• _ENTRIES SHOWN_

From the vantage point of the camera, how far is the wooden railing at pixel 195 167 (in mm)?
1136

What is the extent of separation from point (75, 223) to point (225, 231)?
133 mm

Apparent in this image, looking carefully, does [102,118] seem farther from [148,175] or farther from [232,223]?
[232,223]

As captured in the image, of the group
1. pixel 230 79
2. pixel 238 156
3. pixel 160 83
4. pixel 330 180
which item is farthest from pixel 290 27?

• _GIVEN PROBLEM_
Could you rewrite all of the records above, swapping every "pixel" for "position" and leaving everything else unchanged?

• _RESULT OF THE EXERCISE_
From the vantage point of the camera, how far is the wooden railing at position 195 167 (in mm)?
1136

What is the extent of separation from point (75, 223) to point (225, 231)?
133 mm

Apparent in this image, looking carefully, does [102,118] seem farther from [148,175] or farther from [232,223]?
[232,223]

As captured in the image, of the group
1. position 230 79
2. position 238 156
3. position 160 83
4. position 330 180
which item is farthest from position 290 27?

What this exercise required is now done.